Groups call out Rep. Steve Cohen on Holocaust imagery
WASHINGTON — Jewish groups are calling on U.S. Rep. Steve Cohen, a Tennessee Democrat, to apologize for using Holocaust terminology in attacking Republicans.
Cohen, addressing the House of Representatives Tuesday night in a debate over a Republican bill to repeal last year’s heath care reforms, likened GOP claims to tactics used by the Nazi propaganda minister, Joseph Goebbels.
“They say it’s a government takeover of health care, a big lie just like Goebbels,” he said. He also called the Republican claims a “blood libel.”
“The National Jewish Democratic Council criticizes the comments of Representative Steve Cohen (D-Tenn.), which compared Republicans to the Nazis and unfortunately reintroduced the Holocaust into the health care debate,” said the umbrella body for Jewish Democrats. “As we have said repeatedly, invoking the Holocaust to make a political point is never acceptable — on either side of the aisle.”
J Street, a liberal pro-Israel group that endorsed Cohen in the last election, also called on Cohen to apologize.
“J Street strongly opposes the use of Holocaust imagery and Nazi metaphors in American political debate,” the group said in a statement. “We have spoken out strongly in the past when it was used by those who we oppose politically, and we also ask our friends to refrain from using such language. We call on Congressman Cohen to apologize for these remarks, and urge him and all American political leaders to refrain from the use of such imagery in the future.”
J Street and the NJDC both condemned former Alaska Gov. Sarah Palin, a Republican, last week when she used the term “blood libel” to describe attempts to link pitched right-wing rhetoric to the Jan. 8 shooting of Rep. Gabrielle Giffords (D-Ariz.).

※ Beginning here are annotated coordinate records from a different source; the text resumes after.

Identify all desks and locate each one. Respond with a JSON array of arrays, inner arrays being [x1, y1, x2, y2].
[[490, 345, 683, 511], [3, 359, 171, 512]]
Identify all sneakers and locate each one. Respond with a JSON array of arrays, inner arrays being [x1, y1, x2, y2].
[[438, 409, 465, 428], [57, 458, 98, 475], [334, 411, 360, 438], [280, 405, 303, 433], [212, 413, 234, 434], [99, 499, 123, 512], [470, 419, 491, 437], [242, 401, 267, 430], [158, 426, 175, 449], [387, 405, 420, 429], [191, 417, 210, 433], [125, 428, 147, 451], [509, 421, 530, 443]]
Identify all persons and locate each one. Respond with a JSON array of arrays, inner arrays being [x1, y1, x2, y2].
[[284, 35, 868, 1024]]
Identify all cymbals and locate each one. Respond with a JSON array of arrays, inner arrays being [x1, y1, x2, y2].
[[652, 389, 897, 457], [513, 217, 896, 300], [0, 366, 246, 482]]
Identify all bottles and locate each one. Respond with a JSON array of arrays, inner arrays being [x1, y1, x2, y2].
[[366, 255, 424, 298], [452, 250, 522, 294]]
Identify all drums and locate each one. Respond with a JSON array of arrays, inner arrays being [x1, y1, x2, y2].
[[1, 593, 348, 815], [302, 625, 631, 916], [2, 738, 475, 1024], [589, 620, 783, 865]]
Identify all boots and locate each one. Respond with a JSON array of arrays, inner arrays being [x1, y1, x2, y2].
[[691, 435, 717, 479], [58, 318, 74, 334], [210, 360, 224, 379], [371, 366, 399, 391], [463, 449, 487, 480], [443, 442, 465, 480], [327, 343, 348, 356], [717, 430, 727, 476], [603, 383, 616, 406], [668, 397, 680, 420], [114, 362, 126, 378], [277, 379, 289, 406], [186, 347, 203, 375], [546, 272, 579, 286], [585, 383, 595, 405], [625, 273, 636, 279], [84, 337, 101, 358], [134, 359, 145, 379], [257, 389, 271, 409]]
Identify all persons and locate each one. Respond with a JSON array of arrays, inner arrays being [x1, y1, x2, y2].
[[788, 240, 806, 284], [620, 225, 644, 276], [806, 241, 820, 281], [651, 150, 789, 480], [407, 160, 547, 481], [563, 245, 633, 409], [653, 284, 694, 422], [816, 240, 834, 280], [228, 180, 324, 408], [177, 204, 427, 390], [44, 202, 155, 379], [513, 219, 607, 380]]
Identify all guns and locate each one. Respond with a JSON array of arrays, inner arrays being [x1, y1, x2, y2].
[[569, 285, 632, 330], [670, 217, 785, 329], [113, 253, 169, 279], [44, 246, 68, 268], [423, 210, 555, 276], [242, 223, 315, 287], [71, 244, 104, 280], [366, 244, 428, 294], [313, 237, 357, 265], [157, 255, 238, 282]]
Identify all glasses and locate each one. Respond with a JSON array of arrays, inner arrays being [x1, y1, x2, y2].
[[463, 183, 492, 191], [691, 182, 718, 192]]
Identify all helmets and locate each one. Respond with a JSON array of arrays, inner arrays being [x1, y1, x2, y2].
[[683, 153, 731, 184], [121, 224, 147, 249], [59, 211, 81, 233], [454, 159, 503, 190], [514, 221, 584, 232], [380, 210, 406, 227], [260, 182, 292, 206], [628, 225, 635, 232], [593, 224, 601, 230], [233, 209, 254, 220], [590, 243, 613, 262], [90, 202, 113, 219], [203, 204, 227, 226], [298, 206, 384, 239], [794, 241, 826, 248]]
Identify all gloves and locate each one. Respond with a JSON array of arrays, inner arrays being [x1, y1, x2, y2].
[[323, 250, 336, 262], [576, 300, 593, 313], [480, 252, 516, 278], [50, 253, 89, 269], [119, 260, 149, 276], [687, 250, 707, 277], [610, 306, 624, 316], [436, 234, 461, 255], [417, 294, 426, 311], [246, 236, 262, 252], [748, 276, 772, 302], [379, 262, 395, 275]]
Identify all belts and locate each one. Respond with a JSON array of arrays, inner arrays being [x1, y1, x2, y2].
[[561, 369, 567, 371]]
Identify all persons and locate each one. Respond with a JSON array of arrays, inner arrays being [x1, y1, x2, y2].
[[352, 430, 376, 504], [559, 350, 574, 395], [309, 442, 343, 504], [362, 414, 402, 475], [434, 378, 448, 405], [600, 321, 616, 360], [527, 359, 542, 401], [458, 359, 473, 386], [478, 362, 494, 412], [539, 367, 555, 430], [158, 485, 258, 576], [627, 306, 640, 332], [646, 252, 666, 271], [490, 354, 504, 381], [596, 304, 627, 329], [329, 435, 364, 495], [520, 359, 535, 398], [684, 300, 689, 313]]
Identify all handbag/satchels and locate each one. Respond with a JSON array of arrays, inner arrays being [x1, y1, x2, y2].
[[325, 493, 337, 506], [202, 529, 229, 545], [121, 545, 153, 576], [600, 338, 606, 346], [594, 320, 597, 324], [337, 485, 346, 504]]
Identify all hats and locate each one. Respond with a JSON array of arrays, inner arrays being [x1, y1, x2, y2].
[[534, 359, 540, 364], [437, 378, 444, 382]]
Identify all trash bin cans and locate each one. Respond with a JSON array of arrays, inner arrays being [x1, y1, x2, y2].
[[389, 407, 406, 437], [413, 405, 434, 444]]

Cohen told the Washington Post that he would not apologize for his statement, which he said was appropriate to the situation.
“I said Goebbels lied about the Jews, and that led to the Holocaust,” Cohen was quoted as saying. “Not in any way whatsoever was I comparing Republicans to Nazis. I was saying lies are wrong,” adding later, “I don’t know who got everybody’s panties in a wad over this statement.”
He went on to say that “Lies are being spread, and it’s wrong. Goebbels was the master of political lies” and that “to lie to take health care away from people is despicable.”
Abraham Foxman, the Anti-Defamation League’s national director, said in a statement released Wednesday that using Holocaust analogies trivializes the dangers of anti-Semitism as well as the Holocaust.
“No matter how strong one’s objections to any policy or to the tactics of political opponents, invoking the Holocaust and the Nazi effort to exterminate the Jewish people is offensive and has no place in a civil political discourse,” he said.
“We respect Representative Cohen’s right to engage in vigorous debate about health care policy. We hope he will reconsider his offensive statement and we urge all members of Congress to reject such odious comparisons.”
The Republican Jewish Coalition criticized Cohen, saying he has used Holocaust imagery in the past.
“This is a very disturbing development,” read an RJC statement released Wednesday. “After leaders of both parties called upon their rank-and-file members to choose their words with more prudence and sensitivity in the aftermath of the horrible events in Tucson, Congressman Cohen’s outrageous use of Holocaust rhetoric should offend us all. Even the National Jewish Democratic Council frets that Cohen has ‘reintroduced the Holocaust into the health care debate’ after Jewish community leaders and others worked so hard to push it to the margins.
“Unfortunately, Congressman Cohen is not a first-time offender when it comes to debasing our discourse. He previously described the atmosphere at a demonstration in Tennessee as ‘the verge of Kristallnacht.’ In the spirit of recent bipartisan comments, Democratic leaders in the House need to prevail upon this habitually uncivil back-bencher to tone it down.”